Why companies are lining up anyway
Strong market demand is driving developers toward this voluntary audit. Banks, hospitals, and retailers are integrating AI for critical functions like loan origination, clinical decision support, and dynamic pricing. These organizations prefer officially listed products to streamline procurement and shift liability to the vendor. Reflecting this trend, most new proposals for the 62 AI projects worth 9.7 billion tenge (about US $17 million) currently underway now require suppliers to commit to the trust audit.
The new compliance requirements have fueled a boom for advisory firms assisting with the extensive technical documentation. The cost to prepare the technical file averages US $25 000, while complex platforms can reach US $80 000 with stress-testing and fairness metrics. Non-compliance, such as failing to label AI-generated content or manage risks, can result in fines of 15 - 200 monthly calculation indices (MCI) under new articles 641-1 and 692-3 of the Code of Administrative Offences, with repeat offenses leading to suspension.
For global vendors the Kazakh framework is becoming a sandbox: aligning an AI module with Astana rules now can ease later entry into the EU market, where similar conformity assessments start in 2027 under the EU AI Act.
Practical challenges on the ground
- Auditor Shortage: A limited pool of only twelve accredited inspection bodies has created significant backlogs and month-long waiting times for audits.
- Intellectual Property Concerns: Some founders are hesitant to submit source code to government portals due to fears of trade secret exposure, despite provisions allowing for redacted submissions.
- Cross-Border Data Compliance: AI systems trained abroad must prove that the personal data of Kazakh citizens remained within the country during fine-tuning, a requirement that echoes the older Personal Data Law No. 94-V.
- Lack of Sector Coordination: The Ministries of Digital Development, Health, and Energy are still developing harmonized checklists to prevent a single fintech algorithm from requiring multiple, redundant assessments.

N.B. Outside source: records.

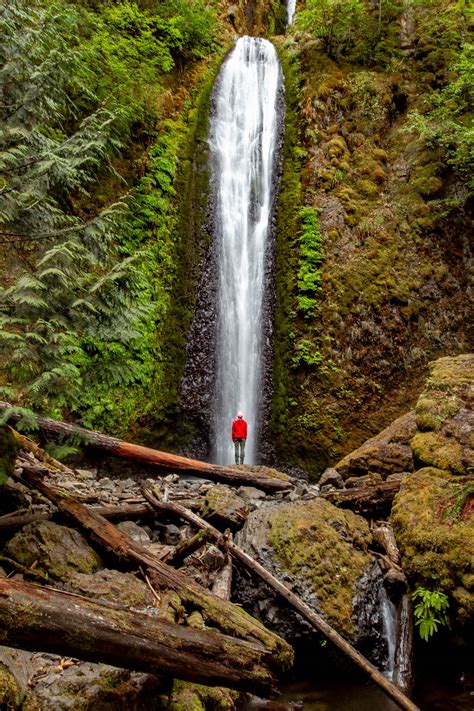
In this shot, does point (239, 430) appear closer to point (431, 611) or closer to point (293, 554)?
point (293, 554)

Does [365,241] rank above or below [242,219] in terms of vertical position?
below

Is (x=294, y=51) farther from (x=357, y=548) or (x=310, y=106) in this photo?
(x=357, y=548)

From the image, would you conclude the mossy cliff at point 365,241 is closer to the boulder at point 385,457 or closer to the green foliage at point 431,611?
the boulder at point 385,457

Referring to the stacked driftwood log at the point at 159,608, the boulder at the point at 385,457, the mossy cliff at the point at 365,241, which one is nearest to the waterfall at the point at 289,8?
the mossy cliff at the point at 365,241

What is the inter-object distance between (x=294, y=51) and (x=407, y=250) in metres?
8.81

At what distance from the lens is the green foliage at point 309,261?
12.0 metres

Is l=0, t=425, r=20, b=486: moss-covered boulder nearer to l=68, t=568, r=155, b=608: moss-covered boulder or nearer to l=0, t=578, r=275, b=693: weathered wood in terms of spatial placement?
l=68, t=568, r=155, b=608: moss-covered boulder

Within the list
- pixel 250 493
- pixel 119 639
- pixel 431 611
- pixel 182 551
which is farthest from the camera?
pixel 250 493

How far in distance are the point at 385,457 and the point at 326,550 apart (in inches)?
112

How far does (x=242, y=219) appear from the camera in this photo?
13.7 meters

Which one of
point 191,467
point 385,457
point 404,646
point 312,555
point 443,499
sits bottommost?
point 404,646

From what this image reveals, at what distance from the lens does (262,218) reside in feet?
45.0

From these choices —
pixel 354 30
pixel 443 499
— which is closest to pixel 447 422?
pixel 443 499

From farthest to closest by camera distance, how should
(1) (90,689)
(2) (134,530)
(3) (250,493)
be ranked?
1. (3) (250,493)
2. (2) (134,530)
3. (1) (90,689)
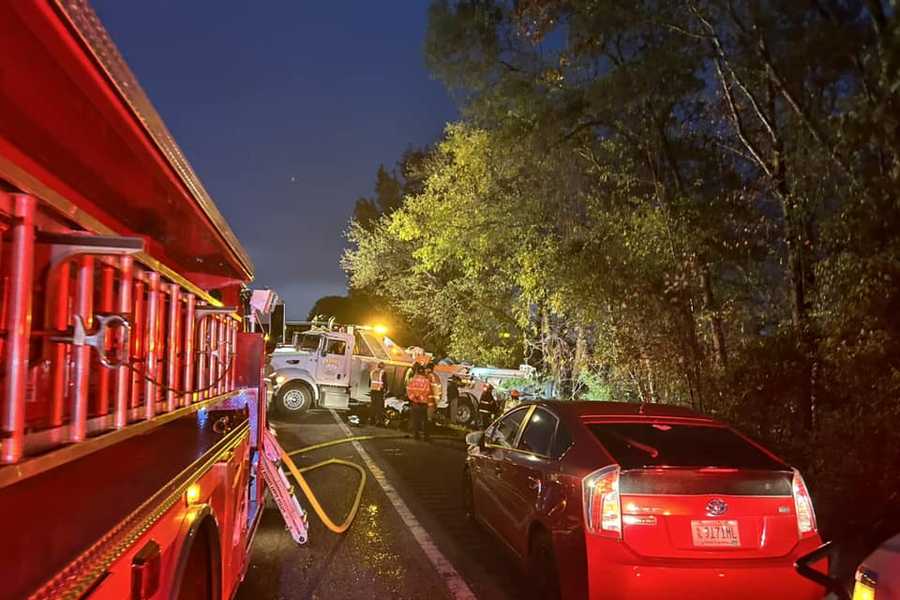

In response, international system integrators are offering "audit-ready" accelerators. These packages include pre-documented architectures, logging pipelines, and bias tests to streamline compliance. One regional Salesforce platinum partner that has already localised CRM analytics for Tele2 Kazakhstan and *L'Oréal * is marketing a similar toolkit for Einstein GPT implementations, arguing that model cards and data-lineage diagrams can be auto-generated from the same metadata used for CRM integration.
What happens next
The first public lists of trusted AI systems are expected in late Q3 2026, according to Astana Hub, a major technology park. Concurrently, the Ministry of Artificial Intelligence and Digital Development is preparing sandbox legislation to allow companies a 180-day trial period for unrated systems before committing to a full audit. Proposed amendments also aim to extend the audit requirement to medium-risk AI, such as chatbots and marketing engines, which could double the market for compliance services.
Developers have a limited opportunity to influence the final compliance standards. Regulators are accepting public comments on the proposed technical metrics until 15 September 2026, allowing early movers to help shape the criteria for inclusion in Kazakhstan's first official trusted AI catalog.